Abstract

Data scarcity and privacy concerns limit the availability of high-quality medical images for public use, which can be mitigated through medical image synthesis. However, current medical image synthesis methods often struggle to accurately capture the complexity of detailed anatomical structures and pathological conditions. To address these challenges, we propose a novel medical image synthesis model that leverages fine-grained image-text alignment and anatomy-pathology prompts to generate highly detailed and accurate synthetic medical images. Our methodology integrates advanced natural language processing techniques with image generative modeling, enabling precise alignment between descriptive text prompts and the synthesized images’ anatomical and pathological details. The proposed approach consists of two key components: an anatomy-pathology prompting module and a fine-grained alignment-based synthesis module. The anatomy-pathology prompting module automatically generates descriptive prompts for high-quality medical images.

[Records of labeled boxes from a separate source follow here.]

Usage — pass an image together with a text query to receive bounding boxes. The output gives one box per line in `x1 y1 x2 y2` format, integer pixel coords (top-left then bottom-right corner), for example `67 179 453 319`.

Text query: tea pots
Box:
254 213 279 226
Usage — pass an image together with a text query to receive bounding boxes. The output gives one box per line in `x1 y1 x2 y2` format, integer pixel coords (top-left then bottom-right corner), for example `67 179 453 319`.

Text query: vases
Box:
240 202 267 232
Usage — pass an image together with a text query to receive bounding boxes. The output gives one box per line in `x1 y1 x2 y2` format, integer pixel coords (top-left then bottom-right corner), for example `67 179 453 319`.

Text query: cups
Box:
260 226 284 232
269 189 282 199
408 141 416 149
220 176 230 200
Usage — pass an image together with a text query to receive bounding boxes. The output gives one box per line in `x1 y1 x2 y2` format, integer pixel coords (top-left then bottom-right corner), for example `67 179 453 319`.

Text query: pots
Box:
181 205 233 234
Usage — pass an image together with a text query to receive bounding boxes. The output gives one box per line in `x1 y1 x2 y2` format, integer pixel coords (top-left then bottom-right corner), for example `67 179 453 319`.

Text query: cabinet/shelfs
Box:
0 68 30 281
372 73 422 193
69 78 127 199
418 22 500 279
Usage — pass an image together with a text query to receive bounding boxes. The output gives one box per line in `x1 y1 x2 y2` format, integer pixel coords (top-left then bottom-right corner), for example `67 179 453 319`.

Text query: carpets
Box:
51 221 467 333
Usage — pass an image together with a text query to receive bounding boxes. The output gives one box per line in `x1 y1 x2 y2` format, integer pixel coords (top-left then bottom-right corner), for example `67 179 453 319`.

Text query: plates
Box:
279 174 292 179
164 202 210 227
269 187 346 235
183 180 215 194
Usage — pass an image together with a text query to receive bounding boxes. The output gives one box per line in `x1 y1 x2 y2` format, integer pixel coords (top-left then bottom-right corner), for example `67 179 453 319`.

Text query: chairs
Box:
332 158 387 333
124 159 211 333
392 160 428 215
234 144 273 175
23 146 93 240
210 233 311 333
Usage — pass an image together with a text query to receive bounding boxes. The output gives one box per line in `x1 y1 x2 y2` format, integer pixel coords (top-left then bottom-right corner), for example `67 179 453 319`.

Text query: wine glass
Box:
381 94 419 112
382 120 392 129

To further synthesize high-quality medical images from the generated prompts, the fine-grained alignment-based synthesis module pre-defines a visual codebook for the radiology dataset and performs fine-grained alignment between the codebook and generated prompts to obtain key patches as visual clues, facilitating accurate image synthesis. We validate the superiority of our method through experiments on public chest X-ray datasets and demonstrate that our synthetic images preserve accurate semantic information, making them valuable for various medical applications.

Links to Paper and Supplementary Materials

Main Paper (Open Access Version): https://papers.miccai.org/miccai-2024/paper/3619_paper.pdf

SharedIt Link: pending

SpringerLink (DOI): pending

Supplementary Material: N/A

Link to the Code Repository

N/A

Link to the Dataset(s)

N/A

BibTex

@InProceedings{Che_Medical_MICCAI2024,
        author = { Chen, Wenting and Wang, Pengyu and Ren, Hui and Sun, Lichao and Li, Quanzheng and Yuan, Yixuan and Li, Xiang},
        title = { { Medical Image Synthesis via Fine-Grained Image-Text Alignment and Anatomy-Pathology Prompting } },
        booktitle = {proceedings of Medical Image Computing and Computer Assisted Intervention -- MICCAI 2024},
        year = {2024},
        publisher = {Springer Nature Switzerland},
        volume = {LNCS 15012},
        month = {October},
        page = {pending}
}


Reviews

Review #1

  • Please describe the contribution of the paper

    This paper proposes a medical image synthesis model that leverages fine-grained image-text alignment and anatomy-pathology prompts to generate highly detailed and accurate synthetic medical images. They validate the superiority of their method through experiments on public chest X-ray datasets and demonstrate that their synthetic images preserve accurate semantic information, making them valuable for various medical applications.

  • Please list the main strengths of the paper; you should write about a novel formulation, an original way to use data, demonstration of clinical feasibility, a novel application, a particularly strong evaluation, or anything else that is a strong aspect of this work. Please provide details, for instance, if a method is novel, explain what aspect is novel and why this is interesting.

    A medical image synthesis model that leverages fine-grained image-text alignment and anatomy-pathology prompts to generate highly detailed and accurate synthetic medical images.

  • Please list the main weaknesses of the paper. Please provide details, for instance, if you think a method is not novel, explain why and provide a reference to prior work.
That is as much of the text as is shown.